Cameron respirou resignada e pegando o copo, levou-o até a boca, sorvendo o líquido de uma só vez.
-Calma... — House se preocupou ao ver a forma como a jovem bebera — Sem pressa...
A jovem médica, ainda com o gosto forte da bebida em sua boca, devolveu o copo vazio para House.
-Me desculpa.... — ela disse em um sussurro — Por estar aqui...
-Sem problemas... — o médico respondeu, sorvendo a bebida de seu copo.
-Eu não queria ouvir ou falar com ninguém.... E aqui é o último lugar que eles procurariam...
-Como eu disse... Sem problemas, Cameron.... — House a olhou, se sentando na banqueta do piano, ao lado da jovem — Mas você sabe que cedo ou tarde, terá que encarar isso, não?
Cameron fez que sim com a cabeça. — Que seja tarde então... — ela respondeu olhando para as flores de seu buquê, os olhos voltando a se encher de lágrimas.
E House percebendo o que estava prestes a acontecer, pegou a mão da jovem e se levantou.
-Vem... Você precisa tirar essas roupas...

Quantas vezes ele já imaginara dizer tais palavras em um contexto mais, digamos, romântico? Porém ele sabia que não era romance o que Cameron necessitava no momento. E segurando tenramente a mão da médica, ele a levou até o banheiro de sua casa.

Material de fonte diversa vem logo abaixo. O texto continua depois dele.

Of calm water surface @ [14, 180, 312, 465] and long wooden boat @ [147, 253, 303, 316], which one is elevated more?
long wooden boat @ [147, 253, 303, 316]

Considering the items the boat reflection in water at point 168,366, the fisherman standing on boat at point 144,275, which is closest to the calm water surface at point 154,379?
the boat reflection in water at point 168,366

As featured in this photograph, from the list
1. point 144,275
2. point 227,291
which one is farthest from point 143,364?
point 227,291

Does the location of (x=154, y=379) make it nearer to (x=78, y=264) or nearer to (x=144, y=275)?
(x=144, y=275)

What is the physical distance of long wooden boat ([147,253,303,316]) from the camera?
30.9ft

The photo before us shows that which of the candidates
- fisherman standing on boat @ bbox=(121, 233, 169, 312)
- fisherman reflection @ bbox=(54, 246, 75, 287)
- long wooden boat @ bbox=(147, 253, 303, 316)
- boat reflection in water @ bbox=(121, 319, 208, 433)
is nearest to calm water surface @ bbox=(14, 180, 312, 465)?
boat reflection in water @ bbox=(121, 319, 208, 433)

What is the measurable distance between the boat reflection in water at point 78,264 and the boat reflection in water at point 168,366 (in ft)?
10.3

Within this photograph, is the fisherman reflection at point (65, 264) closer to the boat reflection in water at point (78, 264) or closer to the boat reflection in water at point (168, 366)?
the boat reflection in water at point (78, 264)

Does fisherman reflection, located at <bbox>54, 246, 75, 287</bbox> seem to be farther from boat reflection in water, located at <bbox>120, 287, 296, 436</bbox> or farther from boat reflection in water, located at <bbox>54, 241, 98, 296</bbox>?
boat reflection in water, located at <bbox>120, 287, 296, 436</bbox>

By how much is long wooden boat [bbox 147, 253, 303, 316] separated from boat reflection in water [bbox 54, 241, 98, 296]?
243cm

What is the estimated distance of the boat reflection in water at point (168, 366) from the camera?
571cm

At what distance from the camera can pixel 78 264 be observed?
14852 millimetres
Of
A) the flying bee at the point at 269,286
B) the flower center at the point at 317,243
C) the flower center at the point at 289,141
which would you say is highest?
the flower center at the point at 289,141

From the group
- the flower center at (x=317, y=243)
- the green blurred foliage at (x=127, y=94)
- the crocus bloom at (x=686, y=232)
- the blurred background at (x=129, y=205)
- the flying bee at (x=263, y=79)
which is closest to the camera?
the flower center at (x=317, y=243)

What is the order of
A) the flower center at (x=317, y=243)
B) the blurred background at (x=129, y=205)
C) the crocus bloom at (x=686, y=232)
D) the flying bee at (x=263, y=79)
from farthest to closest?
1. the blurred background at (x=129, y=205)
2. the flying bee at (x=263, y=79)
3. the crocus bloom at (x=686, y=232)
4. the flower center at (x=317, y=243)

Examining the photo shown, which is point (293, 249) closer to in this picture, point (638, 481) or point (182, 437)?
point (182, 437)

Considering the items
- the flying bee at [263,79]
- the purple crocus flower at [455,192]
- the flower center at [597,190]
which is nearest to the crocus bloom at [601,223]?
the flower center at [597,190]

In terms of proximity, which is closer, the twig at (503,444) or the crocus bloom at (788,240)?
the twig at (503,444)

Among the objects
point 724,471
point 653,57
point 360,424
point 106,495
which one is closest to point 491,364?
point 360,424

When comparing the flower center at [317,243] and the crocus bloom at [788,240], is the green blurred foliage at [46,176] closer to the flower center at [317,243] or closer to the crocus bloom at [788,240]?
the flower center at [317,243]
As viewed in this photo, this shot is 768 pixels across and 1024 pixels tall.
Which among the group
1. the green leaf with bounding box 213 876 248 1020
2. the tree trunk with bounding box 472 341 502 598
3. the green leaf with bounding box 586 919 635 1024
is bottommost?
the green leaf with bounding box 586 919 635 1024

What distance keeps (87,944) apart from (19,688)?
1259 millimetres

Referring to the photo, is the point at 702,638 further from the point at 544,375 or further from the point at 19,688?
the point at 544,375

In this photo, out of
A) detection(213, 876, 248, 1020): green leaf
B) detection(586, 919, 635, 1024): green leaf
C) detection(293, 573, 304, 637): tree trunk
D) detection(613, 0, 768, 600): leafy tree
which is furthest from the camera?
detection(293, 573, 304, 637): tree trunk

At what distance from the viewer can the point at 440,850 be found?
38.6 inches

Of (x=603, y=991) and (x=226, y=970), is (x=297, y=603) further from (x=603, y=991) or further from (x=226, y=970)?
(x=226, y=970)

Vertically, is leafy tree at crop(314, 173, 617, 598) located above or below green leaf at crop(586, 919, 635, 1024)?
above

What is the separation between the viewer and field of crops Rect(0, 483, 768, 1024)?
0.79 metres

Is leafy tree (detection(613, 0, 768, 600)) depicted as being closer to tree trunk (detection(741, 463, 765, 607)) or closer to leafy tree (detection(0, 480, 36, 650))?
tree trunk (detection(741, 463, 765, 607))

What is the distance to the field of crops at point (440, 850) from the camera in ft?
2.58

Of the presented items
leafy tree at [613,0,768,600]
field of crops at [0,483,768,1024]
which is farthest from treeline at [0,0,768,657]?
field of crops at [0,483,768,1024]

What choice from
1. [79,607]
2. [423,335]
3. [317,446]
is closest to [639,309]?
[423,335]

De forma delicada, de um jeito que ele nunca fora antes, House ajudou Cameron a se livrar do vestido pérola que tanto lembrava seu sofrimento, e a libertar os sedosos cabelos que ainda estavam presos no coque. E com um cuidado único, a ajudou a entrar na água morna e relaxante de sua banheira.
Cameron aceitava tudo de bom grado. Na verdade, a jovem médica não tinha forças para ir contra ou à favor, parecendo uma boneca de pano, que estava à mercê de quem a manuseasse. E vê-la desse jeito, destruiu House por dentro.
Ele lavou e massageou os cabelos dela. Limpou os resquícios de maquiagem que ainda estavam em seu rosto. E no final, a cobriu com a toalha e a secou, a abraçando em um certo momento, tendo dentro de si uma vontade enorme de protegê-la e de assegurar que nunca mais lágrimas seriam derramadas daqueles olhos verdes que tanto o fascinava.